Did the incident result in property damage? (Required): Select one of the values from the radio buttons.
Immediate actions taken to secure individual’s safety and proposed prevention plan (Required): Select all the applicable check boxes from the given list for the field.
Actions taken after invention to minimize recurrence of same or similar Incidents in future
Select all the check box given in the field.
Does Critical Incident Report require an update/follow up' field (Required)
Some critical incident types after initial reporting, may require follow-up and updates over time to document progress and outcome. Examples may include but are not limited to participate hospitalized or discharged from hospital, released from jail,
returned after departure, or upon receipt of AE Final Investigative Report from DFPS”.
The update will be required in incidents involving ANE, hospitalization, legal involvement, departure, and any other incident that has not reached a logical conclusion.
If update is required on the created ‘Critical Incident Type’, then select ‘Yes’. But, if no update is not required on the created ‘Critical Incident Type’, then select ‘No’.
If update is required on the initial ‘Critical Incident Report’, then the user would provide all the update on the closed complete ‘Critical Incident Report’. On Closed Complete ‘Critical Incident Report’, the system would display following fields to
provide update on the form.
Update 1
- Name
- Date
- Time
- Update Description
Update 2
- Name
- Date
- Time
- Update Description
Update 3
- Name
- Date
- Time
- Update Description
Update 4
- Name
- Date
- Time
- Update Description
Signature Section (Read Only)
The system would pre-populate the name of the user login in the ‘Name’ field along with ‘Date’ and Time
For HHSC staff only:
All the fields displayed under this section can be filled by HHSC staff only section.
Following are the fields displayed under the section:
- Case Status for Allegation of Abuse, Neglect and Exploitation (Optional): HHSC staff will select the radio buttons and enter the date in the date field.
- Case Status for Critical Incident including Allegations of Abuse, Neglect or Exploitation (Optional): HHSC staff will select the radio buttons and enter the date in the date field.
- Did the incident involve restrictive intervention? (Optional): HHSC staff selects the radio buttons.
- HHSC follow up (Optional): HHSC staff enters the text into the free text field
- Incident Resolved and Closed Complete (Optional): HHSC staff select the radio buttons
- Date: HHSC staff enters the date.
Creation of CIR
- CMBHS application allows the user to create another Critical Incident Report for the client, irrespective of existing Critical Incident Report documents in ready for review in the Client Workspace on the login provider location or different provider
location.
Document Status
Select ‘Ready for Review’ from the Document Status drop-down.

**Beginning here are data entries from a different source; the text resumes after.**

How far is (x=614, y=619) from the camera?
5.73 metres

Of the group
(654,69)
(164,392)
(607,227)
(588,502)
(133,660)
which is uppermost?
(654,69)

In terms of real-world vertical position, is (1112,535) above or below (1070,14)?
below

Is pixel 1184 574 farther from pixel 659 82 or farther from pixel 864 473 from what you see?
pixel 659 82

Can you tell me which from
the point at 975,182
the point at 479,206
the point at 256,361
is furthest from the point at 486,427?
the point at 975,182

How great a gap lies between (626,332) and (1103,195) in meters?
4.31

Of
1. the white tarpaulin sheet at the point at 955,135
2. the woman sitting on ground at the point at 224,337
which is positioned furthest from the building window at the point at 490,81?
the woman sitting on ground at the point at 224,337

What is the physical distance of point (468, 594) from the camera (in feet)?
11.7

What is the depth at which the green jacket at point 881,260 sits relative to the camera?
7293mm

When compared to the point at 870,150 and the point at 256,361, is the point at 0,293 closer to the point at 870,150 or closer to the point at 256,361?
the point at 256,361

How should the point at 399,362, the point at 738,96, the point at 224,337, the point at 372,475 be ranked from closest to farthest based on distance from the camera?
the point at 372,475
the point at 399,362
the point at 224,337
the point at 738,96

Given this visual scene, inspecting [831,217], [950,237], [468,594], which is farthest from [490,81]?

Note: When the users place the CIR document in “Ready for Review” status, then the CMBHS application would send an automated email to HCBS-AMH.CIR@hhs.texas.gov.
Audit Information
This section provides following details to the user, when the document is saved in the system
- Created By: It is a system generated value. It displays the name of the user who has the initiated to complete the document.
- Created Date: It is a system generated value. It displays document saved date and time.
- Last Saved by: It is a system generated value. The system displays the name of the user, who saved the document in the system.1
- Last Saved Date: It is a system generated value. The system displays the document last saved date.
- Approved By: This information is displayed only when the document is in closed complete status.
- Approved Date: It is a system generated value. The system displays the last saved date of document and time.